SEC had probed Stanford's dealings for more than 3 years before Madoff scandal, watchdog says

The Securities and Exchange Commission had been actively investigating the banking business of billionaire R. Allen Stanford for more than three years before Bernard Madoff's Ponzi scheme came to light last December and has fulfilled its duty to pursue alleged wrongdoing by the financier, the agency's inspector general has found.

The SEC's decision to halt its investigation of Stanford in April 2008 came in response to a request by the Justice Department, and the agency didn't breach its obligation, according to a report by the office of Inspector General David Kotz.

The office looked into the matter after receiving complaints that the SEC should have acted more quickly and aggressively to detect and shut down Stanford's alleged $7 billion Ponzi scheme — portrayed by authorities as a major swindle in its own right yet eclipsed by Madoff's sprawling fraud estimated to have cost thousands of investors, foundations and banks worldwide at least $13 billion.

Complaints had come from Rep.
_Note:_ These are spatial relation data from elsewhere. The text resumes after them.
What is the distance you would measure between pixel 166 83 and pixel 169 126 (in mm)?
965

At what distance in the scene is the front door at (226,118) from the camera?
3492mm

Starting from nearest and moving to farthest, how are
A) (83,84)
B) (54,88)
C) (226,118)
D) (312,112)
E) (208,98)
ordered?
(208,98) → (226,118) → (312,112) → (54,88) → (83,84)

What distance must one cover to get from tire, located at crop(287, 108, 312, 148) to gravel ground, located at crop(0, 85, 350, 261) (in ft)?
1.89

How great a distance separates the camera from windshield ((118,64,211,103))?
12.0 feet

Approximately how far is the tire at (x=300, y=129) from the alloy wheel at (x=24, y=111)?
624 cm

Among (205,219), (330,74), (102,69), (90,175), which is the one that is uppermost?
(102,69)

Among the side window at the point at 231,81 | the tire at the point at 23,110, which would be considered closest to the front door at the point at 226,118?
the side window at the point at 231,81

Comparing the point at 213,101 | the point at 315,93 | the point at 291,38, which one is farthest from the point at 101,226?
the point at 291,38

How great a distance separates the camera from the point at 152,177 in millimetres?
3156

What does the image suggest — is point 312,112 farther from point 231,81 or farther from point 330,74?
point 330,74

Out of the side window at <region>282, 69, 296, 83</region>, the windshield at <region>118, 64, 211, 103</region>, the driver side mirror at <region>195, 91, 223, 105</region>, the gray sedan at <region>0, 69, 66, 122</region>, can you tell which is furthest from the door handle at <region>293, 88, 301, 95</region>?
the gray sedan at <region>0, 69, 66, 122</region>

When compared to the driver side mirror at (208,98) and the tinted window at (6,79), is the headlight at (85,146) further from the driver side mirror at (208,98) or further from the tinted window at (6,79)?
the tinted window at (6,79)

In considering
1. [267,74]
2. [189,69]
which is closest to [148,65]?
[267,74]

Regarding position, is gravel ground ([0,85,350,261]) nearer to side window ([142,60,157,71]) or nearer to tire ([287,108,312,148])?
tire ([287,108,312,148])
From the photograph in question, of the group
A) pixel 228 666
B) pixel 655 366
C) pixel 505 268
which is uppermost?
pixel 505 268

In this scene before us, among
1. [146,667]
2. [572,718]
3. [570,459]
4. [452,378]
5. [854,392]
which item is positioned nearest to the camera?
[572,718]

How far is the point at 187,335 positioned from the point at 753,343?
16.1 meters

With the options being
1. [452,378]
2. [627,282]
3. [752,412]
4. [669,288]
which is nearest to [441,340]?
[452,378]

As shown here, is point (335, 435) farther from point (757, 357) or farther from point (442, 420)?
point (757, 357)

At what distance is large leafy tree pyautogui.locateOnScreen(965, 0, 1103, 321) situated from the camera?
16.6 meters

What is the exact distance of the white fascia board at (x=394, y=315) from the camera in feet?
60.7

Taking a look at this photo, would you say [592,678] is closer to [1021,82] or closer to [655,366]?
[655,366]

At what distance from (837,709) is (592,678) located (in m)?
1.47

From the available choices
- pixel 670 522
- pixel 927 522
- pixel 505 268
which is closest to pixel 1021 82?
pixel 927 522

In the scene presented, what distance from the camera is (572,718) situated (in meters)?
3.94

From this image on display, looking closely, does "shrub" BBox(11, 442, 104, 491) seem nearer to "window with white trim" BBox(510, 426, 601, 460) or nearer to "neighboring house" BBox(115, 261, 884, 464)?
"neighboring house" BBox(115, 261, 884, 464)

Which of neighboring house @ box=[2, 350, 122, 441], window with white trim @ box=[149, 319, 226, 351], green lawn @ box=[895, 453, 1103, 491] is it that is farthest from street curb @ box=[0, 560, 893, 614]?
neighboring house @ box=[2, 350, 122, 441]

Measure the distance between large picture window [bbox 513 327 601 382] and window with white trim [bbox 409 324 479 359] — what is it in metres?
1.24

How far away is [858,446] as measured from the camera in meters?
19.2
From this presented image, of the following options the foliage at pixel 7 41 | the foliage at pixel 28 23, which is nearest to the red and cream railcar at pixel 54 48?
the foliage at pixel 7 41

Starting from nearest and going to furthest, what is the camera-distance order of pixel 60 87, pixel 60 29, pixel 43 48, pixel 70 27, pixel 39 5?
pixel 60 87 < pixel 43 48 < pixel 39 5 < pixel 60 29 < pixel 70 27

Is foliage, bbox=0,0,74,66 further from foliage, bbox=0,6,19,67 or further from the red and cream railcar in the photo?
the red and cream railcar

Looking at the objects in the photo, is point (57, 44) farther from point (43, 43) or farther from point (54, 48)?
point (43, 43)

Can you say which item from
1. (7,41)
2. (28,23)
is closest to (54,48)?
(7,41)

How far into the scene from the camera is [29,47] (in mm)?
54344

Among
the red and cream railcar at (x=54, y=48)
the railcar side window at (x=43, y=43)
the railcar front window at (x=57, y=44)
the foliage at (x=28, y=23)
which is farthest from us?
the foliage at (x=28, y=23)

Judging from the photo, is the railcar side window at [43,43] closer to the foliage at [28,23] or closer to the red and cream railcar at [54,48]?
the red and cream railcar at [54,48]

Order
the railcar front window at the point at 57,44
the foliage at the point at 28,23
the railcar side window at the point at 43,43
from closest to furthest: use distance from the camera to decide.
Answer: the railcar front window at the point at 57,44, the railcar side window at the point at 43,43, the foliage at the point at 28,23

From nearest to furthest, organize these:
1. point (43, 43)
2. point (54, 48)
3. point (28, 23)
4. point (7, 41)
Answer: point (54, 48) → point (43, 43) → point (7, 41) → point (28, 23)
Dennis Kucinich, D-Ohio, chairman of a House Oversight subcommittee, who voiced concern in February about what he called the "substantial delay" in the SEC's actions. He told SEC Chairman Mary Schapiro in a letter that the agency's handling of the Stanford investigation "raises serious questions about the (SEC's) dedication to its mission of protecting investors."

The inspector general's report did find that the SEC's "urgency" regarding its Stanford probe "increased significantly" after Madoff confessed to his long-running fraud scheme last December, with the agency telling the DOJ it could no longer wait in deference to the criminal authorities' parallel investigation. Federal prosecutors agreed and the SEC brought charges in February.

Starting in June 2005, the SEC's regional office in Fort Worth conducted an investigation into sales of certificates of deposit by Antigua-based Stanford International Bank, which promised outsized returns. The report also found that the agency's inquiry was "hampered by a lack of cooperation" from Stanford and his attorneys as well as by jurisdictional obstacles and obstruction by regulators in Antigua.